Med Vets, according to its incorporation papers, "is a non profit mutual benefit corporation… The specific purpose of this corporation is to spread awareness and facilitate care through activities to prevent suicide for war veterans."

Big Jake could have explained all that on Monday afternoon when I knocked at the front door of the Redwood Coast Inn. There was a “closed” sign in the window, but seeing as the place is a public lodging facility on Main Street and it was the middle of a workday, I figured it might be OK to ask the new occupants what their plans are.

They disagreed.

There are actually two front entrances to the Redwood Coast Inn, probably having to do with its days as a hospital. At the main entrance that afternoon, a big bull terrier lay inside on the stairs, visible and friendly through the glass doors. A walking stick and a couple other items indicated current occupants, but no humans were visible.

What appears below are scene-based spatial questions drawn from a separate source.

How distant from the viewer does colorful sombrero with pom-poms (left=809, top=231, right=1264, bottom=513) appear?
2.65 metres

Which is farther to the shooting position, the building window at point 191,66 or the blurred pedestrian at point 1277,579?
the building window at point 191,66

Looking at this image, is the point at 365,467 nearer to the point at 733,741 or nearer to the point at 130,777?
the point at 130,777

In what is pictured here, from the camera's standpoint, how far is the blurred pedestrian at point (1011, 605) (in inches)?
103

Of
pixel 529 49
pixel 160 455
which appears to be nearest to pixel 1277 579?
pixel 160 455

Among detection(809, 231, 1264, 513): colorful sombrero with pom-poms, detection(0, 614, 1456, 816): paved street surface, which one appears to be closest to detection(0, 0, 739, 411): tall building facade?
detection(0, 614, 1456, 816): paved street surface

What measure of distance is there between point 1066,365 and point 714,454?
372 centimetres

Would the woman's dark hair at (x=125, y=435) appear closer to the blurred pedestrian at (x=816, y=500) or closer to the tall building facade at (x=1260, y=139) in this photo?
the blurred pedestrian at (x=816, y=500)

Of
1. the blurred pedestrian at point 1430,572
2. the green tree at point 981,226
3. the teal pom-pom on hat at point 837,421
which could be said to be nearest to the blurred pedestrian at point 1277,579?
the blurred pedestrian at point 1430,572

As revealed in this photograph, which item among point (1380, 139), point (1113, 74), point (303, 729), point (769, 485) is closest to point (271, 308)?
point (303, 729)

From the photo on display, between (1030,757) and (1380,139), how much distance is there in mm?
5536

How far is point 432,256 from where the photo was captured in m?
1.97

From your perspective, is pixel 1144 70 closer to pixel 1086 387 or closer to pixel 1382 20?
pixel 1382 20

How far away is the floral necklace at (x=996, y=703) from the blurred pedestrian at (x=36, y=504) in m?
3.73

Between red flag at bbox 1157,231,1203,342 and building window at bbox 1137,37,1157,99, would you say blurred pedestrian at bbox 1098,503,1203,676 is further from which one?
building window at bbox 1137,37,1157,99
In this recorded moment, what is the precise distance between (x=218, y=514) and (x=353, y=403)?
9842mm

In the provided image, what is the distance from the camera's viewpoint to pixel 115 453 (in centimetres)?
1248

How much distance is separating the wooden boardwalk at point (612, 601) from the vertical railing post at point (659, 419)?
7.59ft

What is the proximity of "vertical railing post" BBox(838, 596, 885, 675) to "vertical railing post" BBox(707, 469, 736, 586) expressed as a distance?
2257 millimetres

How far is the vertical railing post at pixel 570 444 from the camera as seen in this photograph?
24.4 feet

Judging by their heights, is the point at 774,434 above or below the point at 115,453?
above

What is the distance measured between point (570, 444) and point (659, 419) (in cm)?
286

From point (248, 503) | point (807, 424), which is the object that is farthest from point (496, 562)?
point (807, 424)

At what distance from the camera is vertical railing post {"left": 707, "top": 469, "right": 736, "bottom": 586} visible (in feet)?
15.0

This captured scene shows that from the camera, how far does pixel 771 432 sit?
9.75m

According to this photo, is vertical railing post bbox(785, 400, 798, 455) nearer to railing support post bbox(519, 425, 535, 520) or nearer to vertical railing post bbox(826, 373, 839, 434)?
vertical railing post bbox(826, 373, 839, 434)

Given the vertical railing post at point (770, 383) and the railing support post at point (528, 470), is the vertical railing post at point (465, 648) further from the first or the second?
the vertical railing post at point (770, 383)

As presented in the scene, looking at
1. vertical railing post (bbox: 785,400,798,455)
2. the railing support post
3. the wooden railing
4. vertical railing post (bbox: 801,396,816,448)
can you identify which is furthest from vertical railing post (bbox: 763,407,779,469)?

At the second front entrance, Big Jake was visible through the glass, along with two associates, hard at a game of cards on a Monday afternoon.

Big Jake was not nearly as friendly as the bull terrier. Without a word, he jabbed his finger angrily at the main entrance.

Complying with his mute but clear instructions, I walked back over to that entrance to find him standing, arms akimbo, at the top of the steps. Jake is indeed big, that part is certainly true.

Menacingly, he demanded to know my "business.” After I explained I had come over to ask what the new activity and people were about, and after pointing out that I was doing so in a neighborly way, he asked if I was "giving him shit.” I gave up trying to be diplomatic and told him I guessed I was.

Big Jake descended the steps and proceeded to tower over and bellow at me.

But towering and bellowing aren't as effective when you can't manage to tell the truth about yourself. Big Jake told me, twice, that he is the owner of the Redwood Coast Inn. 

A quick check of County property records show he is not the owner, that Communities Moving Forward is, and Jake is not an officer of that entity.

Jake told me he has permits for transitional housing or a rehab center or whatever it is he plans to do at the Redwood Coast Inn. 

A quick check with Fort Bragg City Hall revealed Jacob Lawrence has no permits for anything in Fort Bragg.

According to the Fort Bragg Police Department, Big Jake has asked to file charges of Criminal Trespass and Criminal Threats against me, based on the five minute conversation/shouting match he and I had on the front steps of the Redwood Coast Inn last Monday afternoon. 

We'll see how that goes.

So, Fort Bragg and Big Jake are getting acquainted. As one observer put it, "the interesting part is probably what happens next."